[Spatial reasoning rows]

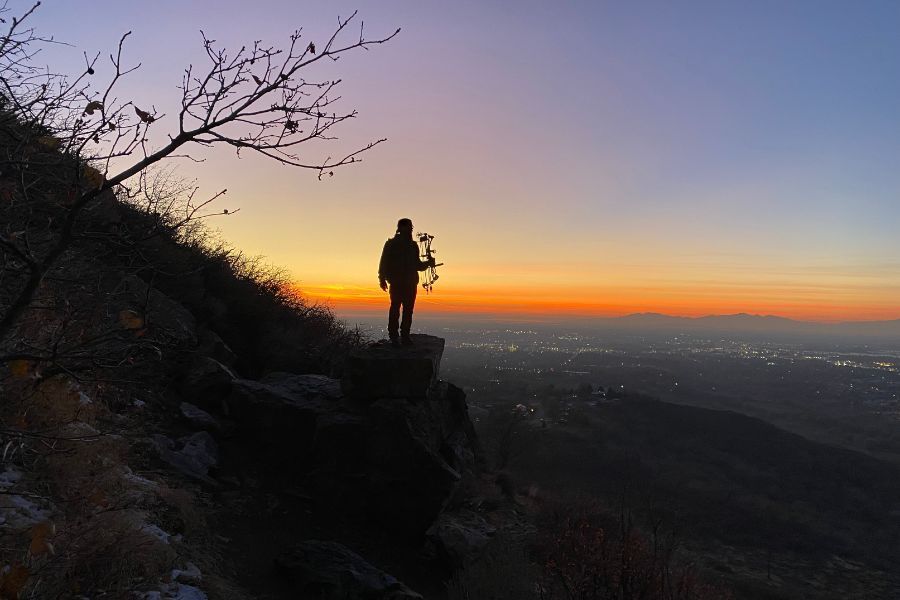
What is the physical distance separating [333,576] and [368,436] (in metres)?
3.07

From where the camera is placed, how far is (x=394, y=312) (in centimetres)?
1020

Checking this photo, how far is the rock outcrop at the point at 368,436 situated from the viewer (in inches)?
360

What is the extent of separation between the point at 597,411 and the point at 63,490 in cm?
9257

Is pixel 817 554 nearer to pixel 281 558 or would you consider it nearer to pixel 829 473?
pixel 829 473

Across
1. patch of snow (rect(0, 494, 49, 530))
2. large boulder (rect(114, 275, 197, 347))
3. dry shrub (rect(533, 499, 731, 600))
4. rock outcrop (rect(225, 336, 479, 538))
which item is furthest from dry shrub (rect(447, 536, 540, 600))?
large boulder (rect(114, 275, 197, 347))

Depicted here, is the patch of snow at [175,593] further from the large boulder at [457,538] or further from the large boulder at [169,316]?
the large boulder at [169,316]

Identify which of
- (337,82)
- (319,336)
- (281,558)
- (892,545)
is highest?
(337,82)

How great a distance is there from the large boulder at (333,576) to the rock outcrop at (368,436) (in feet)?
6.60

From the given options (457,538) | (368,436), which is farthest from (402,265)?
(457,538)

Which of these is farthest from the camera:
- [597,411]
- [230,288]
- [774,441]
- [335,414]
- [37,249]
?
[597,411]

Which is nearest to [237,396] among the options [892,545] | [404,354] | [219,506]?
[219,506]

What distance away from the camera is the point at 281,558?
6879 mm

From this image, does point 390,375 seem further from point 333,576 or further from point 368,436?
point 333,576

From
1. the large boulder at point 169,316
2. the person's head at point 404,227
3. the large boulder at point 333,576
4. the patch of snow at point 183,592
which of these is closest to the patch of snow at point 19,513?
the patch of snow at point 183,592
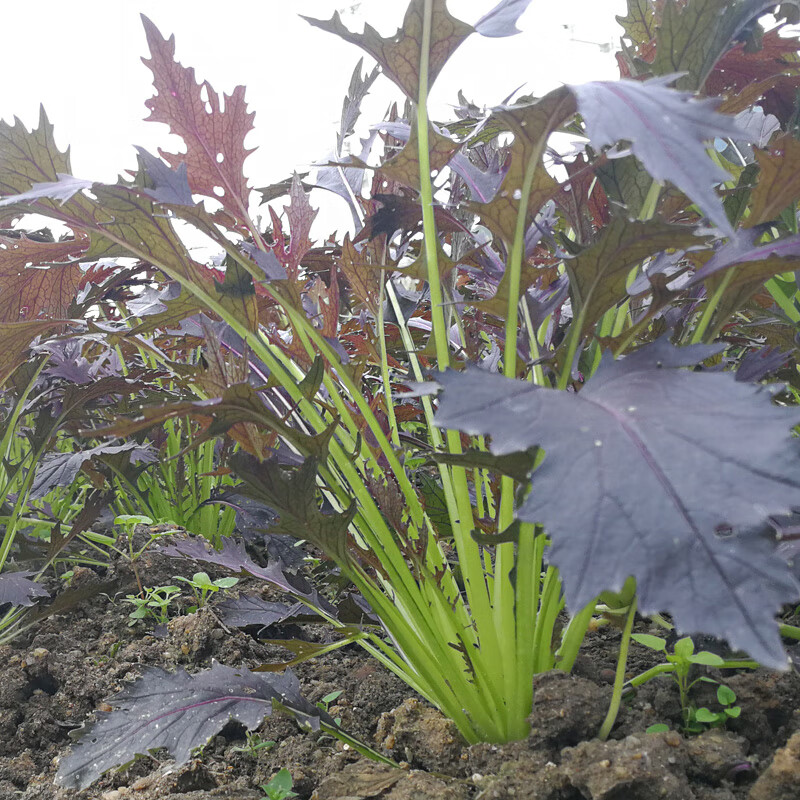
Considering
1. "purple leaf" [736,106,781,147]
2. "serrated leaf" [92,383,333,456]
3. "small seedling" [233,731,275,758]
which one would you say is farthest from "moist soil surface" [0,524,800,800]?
"purple leaf" [736,106,781,147]

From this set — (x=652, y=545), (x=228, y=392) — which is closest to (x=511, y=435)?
(x=652, y=545)

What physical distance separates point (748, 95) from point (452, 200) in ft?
1.12

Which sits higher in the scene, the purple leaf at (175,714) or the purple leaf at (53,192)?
the purple leaf at (53,192)

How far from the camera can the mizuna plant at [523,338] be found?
370 millimetres

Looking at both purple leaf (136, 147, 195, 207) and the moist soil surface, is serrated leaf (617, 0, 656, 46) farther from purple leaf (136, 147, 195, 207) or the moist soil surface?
the moist soil surface

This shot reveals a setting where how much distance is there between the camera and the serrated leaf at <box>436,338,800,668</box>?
35 cm

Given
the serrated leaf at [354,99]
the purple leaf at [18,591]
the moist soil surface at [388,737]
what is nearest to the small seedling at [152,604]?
the moist soil surface at [388,737]

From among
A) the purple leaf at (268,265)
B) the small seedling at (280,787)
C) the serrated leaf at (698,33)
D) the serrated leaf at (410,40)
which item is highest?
the serrated leaf at (410,40)

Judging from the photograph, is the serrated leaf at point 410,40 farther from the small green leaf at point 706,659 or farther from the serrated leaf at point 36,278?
the small green leaf at point 706,659

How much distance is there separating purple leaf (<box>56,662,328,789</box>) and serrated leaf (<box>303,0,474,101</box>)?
58cm

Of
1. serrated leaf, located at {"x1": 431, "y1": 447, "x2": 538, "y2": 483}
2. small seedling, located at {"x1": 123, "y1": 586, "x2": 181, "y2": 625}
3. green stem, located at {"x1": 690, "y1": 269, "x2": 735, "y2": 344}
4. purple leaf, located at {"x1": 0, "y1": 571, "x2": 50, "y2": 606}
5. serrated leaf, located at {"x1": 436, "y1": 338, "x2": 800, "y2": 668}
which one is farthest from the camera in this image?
small seedling, located at {"x1": 123, "y1": 586, "x2": 181, "y2": 625}

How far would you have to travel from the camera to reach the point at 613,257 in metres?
0.53

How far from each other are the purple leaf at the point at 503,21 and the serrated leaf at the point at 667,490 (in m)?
0.37

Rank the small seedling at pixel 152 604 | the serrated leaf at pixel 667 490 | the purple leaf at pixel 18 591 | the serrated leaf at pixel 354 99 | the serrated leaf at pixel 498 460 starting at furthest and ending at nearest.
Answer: the small seedling at pixel 152 604, the purple leaf at pixel 18 591, the serrated leaf at pixel 354 99, the serrated leaf at pixel 498 460, the serrated leaf at pixel 667 490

[Your goal]
Reproduce every one of the rows above word for word, leaving out the pictures.

[Solution to the problem]
What is the physical distance separating [333,576] and [368,436] (in metres)?
3.07

From where the camera is placed, how far is (x=394, y=312) (in centimetres)?
1020

Checking this photo, how far is the rock outcrop at the point at 368,436 situated from the viewer (in inches)?
360

What is the extent of separation between the point at 597,411 and the point at 63,490 in cm?
9257

Is pixel 817 554 nearer to pixel 281 558 or would you consider it nearer to pixel 829 473?
pixel 829 473

Across
1. patch of snow (rect(0, 494, 49, 530))
2. large boulder (rect(114, 275, 197, 347))
3. dry shrub (rect(533, 499, 731, 600))
4. rock outcrop (rect(225, 336, 479, 538))
which item is furthest from dry shrub (rect(447, 536, 540, 600))?
large boulder (rect(114, 275, 197, 347))

Depicted here, is the patch of snow at [175,593] further from the large boulder at [457,538] or further from the large boulder at [169,316]?
the large boulder at [169,316]

Identify which of
- (337,82)
- (319,336)
- (281,558)
- (892,545)
is highest?
(337,82)

How great a distance is there from the large boulder at (333,576) to the rock outcrop at (368,436) (in feet)?
6.60

From the given options (457,538) | (368,436), which is farthest from (402,265)?
(457,538)

Which of these is farthest from the camera:
- [597,411]
- [230,288]
- [774,441]
- [335,414]
- [37,249]
?
[597,411]

Which is nearest to [237,396] among the options [892,545] | [404,354] | [219,506]?
[219,506]

What distance away from the camera is the point at 281,558?
6879 mm

From this image, does point 390,375 seem further from point 333,576 or further from point 368,436?
point 333,576

From
1. the large boulder at point 169,316
2. the person's head at point 404,227
3. the large boulder at point 333,576
4. the patch of snow at point 183,592
which of these is closest to the patch of snow at point 19,513?
the patch of snow at point 183,592
Considering
1. "purple leaf" [736,106,781,147]
2. "serrated leaf" [92,383,333,456]
3. "small seedling" [233,731,275,758]
which one would you say is farthest from "moist soil surface" [0,524,800,800]?
"purple leaf" [736,106,781,147]

From this set — (x=652, y=545), (x=228, y=392) — which is closest to (x=511, y=435)?
(x=652, y=545)

What physical distance separates point (748, 95) from point (452, 200) in ft?
1.12

Which sits higher in the scene, the purple leaf at (175,714) or the purple leaf at (53,192)?
the purple leaf at (53,192)

How far from the camera can the mizuna plant at [523,338] be found?
370 millimetres

Looking at both purple leaf (136, 147, 195, 207) and the moist soil surface, is serrated leaf (617, 0, 656, 46) farther from purple leaf (136, 147, 195, 207) or the moist soil surface?
the moist soil surface

This shot reveals a setting where how much distance is there between the camera and the serrated leaf at <box>436,338,800,668</box>?
35 cm

Given
the serrated leaf at [354,99]
the purple leaf at [18,591]
the moist soil surface at [388,737]
what is nearest to the small seedling at [152,604]?
the moist soil surface at [388,737]

From among
A) the purple leaf at (268,265)
B) the small seedling at (280,787)
C) the serrated leaf at (698,33)
D) the serrated leaf at (410,40)
which item is highest?
the serrated leaf at (410,40)

Judging from the photograph, is the serrated leaf at point 410,40 farther from the small green leaf at point 706,659 or farther from the serrated leaf at point 36,278?
the small green leaf at point 706,659

How much distance is there separating purple leaf (<box>56,662,328,789</box>) and serrated leaf (<box>303,0,474,101</box>)?
58cm

Of
1. serrated leaf, located at {"x1": 431, "y1": 447, "x2": 538, "y2": 483}
2. small seedling, located at {"x1": 123, "y1": 586, "x2": 181, "y2": 625}
3. green stem, located at {"x1": 690, "y1": 269, "x2": 735, "y2": 344}
4. purple leaf, located at {"x1": 0, "y1": 571, "x2": 50, "y2": 606}
5. serrated leaf, located at {"x1": 436, "y1": 338, "x2": 800, "y2": 668}
which one is farthest from the camera in this image?
small seedling, located at {"x1": 123, "y1": 586, "x2": 181, "y2": 625}

How far would you have to travel from the camera to reach the point at 613,257 in metres?
0.53

How far from each other are the purple leaf at the point at 503,21 and the serrated leaf at the point at 667,490 (in m)?
0.37

Rank the small seedling at pixel 152 604 | the serrated leaf at pixel 667 490 | the purple leaf at pixel 18 591 | the serrated leaf at pixel 354 99 | the serrated leaf at pixel 498 460 starting at furthest and ending at nearest.
Answer: the small seedling at pixel 152 604, the purple leaf at pixel 18 591, the serrated leaf at pixel 354 99, the serrated leaf at pixel 498 460, the serrated leaf at pixel 667 490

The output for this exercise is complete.